Repeat the stretch of records from the line containing "How far is the" through the end of the records, word for word.
>> Start Dataset records
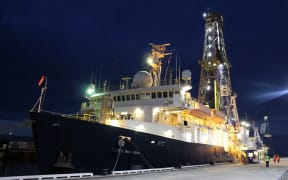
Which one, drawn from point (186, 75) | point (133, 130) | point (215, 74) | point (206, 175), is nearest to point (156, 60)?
point (186, 75)

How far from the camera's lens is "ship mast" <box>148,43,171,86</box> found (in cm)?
2441

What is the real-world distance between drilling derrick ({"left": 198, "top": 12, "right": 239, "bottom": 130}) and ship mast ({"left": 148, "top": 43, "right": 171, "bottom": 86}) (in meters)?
12.9

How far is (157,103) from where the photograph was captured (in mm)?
20609

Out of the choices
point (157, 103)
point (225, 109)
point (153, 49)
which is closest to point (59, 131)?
point (157, 103)

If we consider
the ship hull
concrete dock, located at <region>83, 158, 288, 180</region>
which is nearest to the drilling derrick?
concrete dock, located at <region>83, 158, 288, 180</region>

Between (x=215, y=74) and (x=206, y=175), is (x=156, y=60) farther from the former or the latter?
(x=215, y=74)

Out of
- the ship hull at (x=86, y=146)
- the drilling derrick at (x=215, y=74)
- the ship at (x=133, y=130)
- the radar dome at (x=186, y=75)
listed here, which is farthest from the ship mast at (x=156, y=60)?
the drilling derrick at (x=215, y=74)

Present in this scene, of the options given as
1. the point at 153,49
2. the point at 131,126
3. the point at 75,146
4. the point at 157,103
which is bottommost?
the point at 75,146

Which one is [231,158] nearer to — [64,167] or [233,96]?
[233,96]

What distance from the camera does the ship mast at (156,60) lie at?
24.4 meters

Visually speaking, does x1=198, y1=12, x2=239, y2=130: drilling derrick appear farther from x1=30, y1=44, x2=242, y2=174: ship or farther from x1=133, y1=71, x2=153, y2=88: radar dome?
x1=133, y1=71, x2=153, y2=88: radar dome

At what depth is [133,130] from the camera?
15.2 meters

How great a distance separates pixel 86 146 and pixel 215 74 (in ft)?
87.4

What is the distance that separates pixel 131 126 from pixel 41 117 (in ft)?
20.9
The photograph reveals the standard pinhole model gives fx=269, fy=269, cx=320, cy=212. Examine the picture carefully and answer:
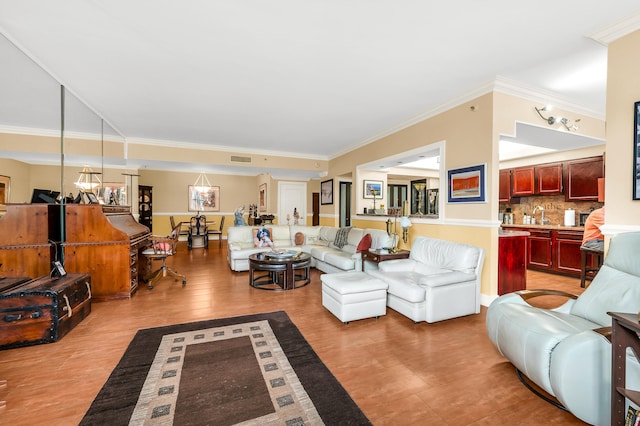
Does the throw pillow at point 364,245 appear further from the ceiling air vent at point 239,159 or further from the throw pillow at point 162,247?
the ceiling air vent at point 239,159

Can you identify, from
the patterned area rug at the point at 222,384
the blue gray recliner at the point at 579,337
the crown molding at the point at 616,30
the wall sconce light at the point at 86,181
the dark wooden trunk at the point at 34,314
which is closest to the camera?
the blue gray recliner at the point at 579,337

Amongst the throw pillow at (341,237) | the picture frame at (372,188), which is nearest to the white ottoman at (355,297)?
the throw pillow at (341,237)

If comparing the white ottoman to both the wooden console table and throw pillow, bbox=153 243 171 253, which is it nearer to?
the wooden console table

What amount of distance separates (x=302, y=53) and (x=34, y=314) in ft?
12.0

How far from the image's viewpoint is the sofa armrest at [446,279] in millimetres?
2990

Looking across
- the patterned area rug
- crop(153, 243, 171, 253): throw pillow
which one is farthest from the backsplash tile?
crop(153, 243, 171, 253): throw pillow

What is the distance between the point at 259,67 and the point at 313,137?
124 inches

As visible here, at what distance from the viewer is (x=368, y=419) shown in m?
1.62

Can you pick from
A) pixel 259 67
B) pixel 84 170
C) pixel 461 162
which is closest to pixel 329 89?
pixel 259 67

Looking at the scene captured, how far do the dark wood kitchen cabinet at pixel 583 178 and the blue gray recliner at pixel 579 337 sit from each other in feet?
13.6

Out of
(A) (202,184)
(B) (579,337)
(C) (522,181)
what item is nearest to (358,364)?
(B) (579,337)

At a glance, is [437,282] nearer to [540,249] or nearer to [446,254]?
[446,254]

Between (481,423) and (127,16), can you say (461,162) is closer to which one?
→ (481,423)

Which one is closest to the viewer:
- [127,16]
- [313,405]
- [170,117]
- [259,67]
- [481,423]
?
[481,423]
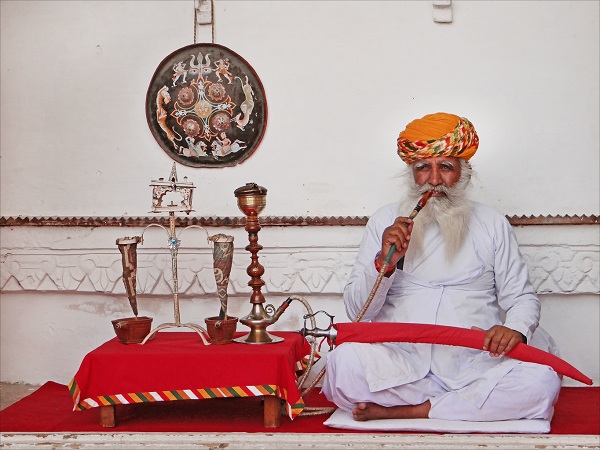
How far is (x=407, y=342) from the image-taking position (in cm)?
393

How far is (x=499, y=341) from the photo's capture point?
3750 millimetres

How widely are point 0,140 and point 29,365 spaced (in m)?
1.35

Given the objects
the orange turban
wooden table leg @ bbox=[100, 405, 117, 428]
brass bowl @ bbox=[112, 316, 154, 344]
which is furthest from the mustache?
wooden table leg @ bbox=[100, 405, 117, 428]

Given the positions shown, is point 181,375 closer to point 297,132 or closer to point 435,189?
point 435,189

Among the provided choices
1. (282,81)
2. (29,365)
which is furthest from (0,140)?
(282,81)

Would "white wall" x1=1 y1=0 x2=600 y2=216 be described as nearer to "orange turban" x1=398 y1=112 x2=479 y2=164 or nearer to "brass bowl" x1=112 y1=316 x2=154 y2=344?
"orange turban" x1=398 y1=112 x2=479 y2=164

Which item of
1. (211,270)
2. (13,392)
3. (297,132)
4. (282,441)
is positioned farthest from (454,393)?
(13,392)

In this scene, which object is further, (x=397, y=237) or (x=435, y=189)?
(x=435, y=189)

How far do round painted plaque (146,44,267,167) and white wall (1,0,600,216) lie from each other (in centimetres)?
6

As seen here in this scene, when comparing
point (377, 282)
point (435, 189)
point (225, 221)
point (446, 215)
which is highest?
point (435, 189)

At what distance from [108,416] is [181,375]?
38 cm

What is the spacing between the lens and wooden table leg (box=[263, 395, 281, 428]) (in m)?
3.81

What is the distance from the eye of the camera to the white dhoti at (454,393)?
371cm

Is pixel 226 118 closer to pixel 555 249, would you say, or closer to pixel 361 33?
pixel 361 33
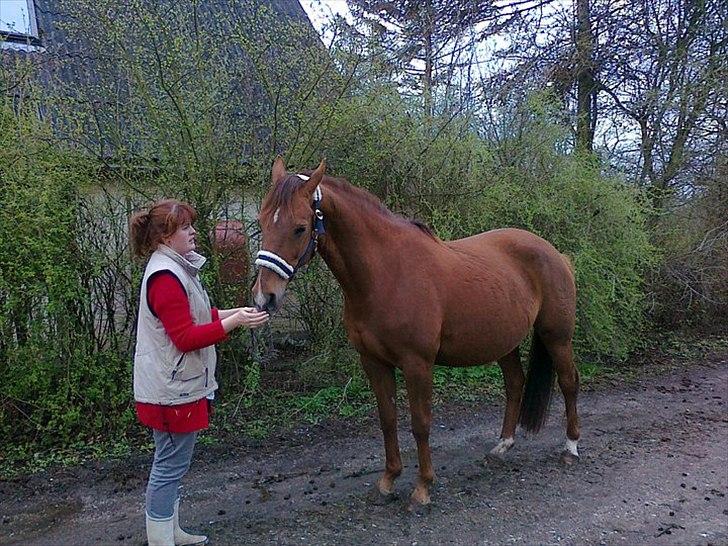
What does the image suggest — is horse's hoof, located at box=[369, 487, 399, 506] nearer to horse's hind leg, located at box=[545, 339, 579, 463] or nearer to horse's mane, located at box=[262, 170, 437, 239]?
horse's hind leg, located at box=[545, 339, 579, 463]

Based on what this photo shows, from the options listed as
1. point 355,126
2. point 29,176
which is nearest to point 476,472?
point 355,126

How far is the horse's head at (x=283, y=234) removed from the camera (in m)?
2.58

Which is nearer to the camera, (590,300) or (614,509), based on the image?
(614,509)

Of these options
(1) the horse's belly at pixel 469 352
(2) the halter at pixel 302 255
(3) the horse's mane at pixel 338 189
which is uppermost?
(3) the horse's mane at pixel 338 189

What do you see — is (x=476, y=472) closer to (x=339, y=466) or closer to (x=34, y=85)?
(x=339, y=466)

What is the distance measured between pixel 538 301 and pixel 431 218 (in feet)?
5.90

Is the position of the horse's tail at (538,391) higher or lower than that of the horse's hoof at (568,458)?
higher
>> End Dataset records
* [Complete answer]
How far is the horse's head at (x=283, y=234) removed from the camera (in m)?
2.58

Which is nearer to the camera, (590,300) or (614,509), based on the image?
(614,509)

Of these options
(1) the horse's belly at pixel 469 352
(2) the halter at pixel 302 255
(3) the horse's mane at pixel 338 189
which is uppermost?
(3) the horse's mane at pixel 338 189

What do you see — is (x=476, y=472) closer to (x=339, y=466) or closer to (x=34, y=85)?
(x=339, y=466)

What is the distance measured between pixel 538 301 and pixel 431 218 (in feet)?
5.90

Is the position of the horse's tail at (538,391) higher or lower than that of the horse's hoof at (568,458)?
higher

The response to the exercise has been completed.